Interpreting Age Effects of Human Fetal Brain from Spontaneous fMRI using Deep 3D Convolutional Neural Networks
Xiangrui Li, Jasmine Hect, Moriah Thomason, Dongxiao Zhu

TL;DR
This study applies deep 3D convolutional neural networks to fetal fMRI data to automatically identify brain regions associated with fetal age, revealing bilateral regions with heightened activity in early development.
Contribution
It introduces a novel deep learning framework for analyzing fetal brain fMRI data, enabling automatic age-related feature extraction and regional identification.
Findings
Deep CNN effectively discriminates fetal age groups based on fMRI signals.
Identified brain regions with significant age-related changes are bilateral and active in early development.

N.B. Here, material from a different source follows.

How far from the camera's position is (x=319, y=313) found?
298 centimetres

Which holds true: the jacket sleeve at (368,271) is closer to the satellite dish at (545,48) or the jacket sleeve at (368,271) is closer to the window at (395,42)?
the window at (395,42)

Deep learning reveals functional patterns linked to fetal neurodevelopment.
Abstract
Understanding human fetal neurodevelopment is of great clinical importance as abnormal development is linked to adverse neuropsychiatric outcomes after birth. Recent advances in functional Magnetic Resonance Imaging (fMRI) have provided new insight into development of the human brain before birth, but these studies have predominately focused on brain functional connectivity (i.e. Fisher z-score), which requires manual processing steps for feature extraction from fMRI images. Deep learning approaches (i.e., Convolutional Neural Networks) have achieved remarkable success on learning directly from image data, yet have not been applied on fetal fMRI for understanding fetal neurodevelopment. Here, we bridge this gap by applying a novel application of deep 3D CNN to fetal blood oxygen-level dependence (BOLD) resting-state fMRI data. Specifically, we test a supervised CNN framework as a…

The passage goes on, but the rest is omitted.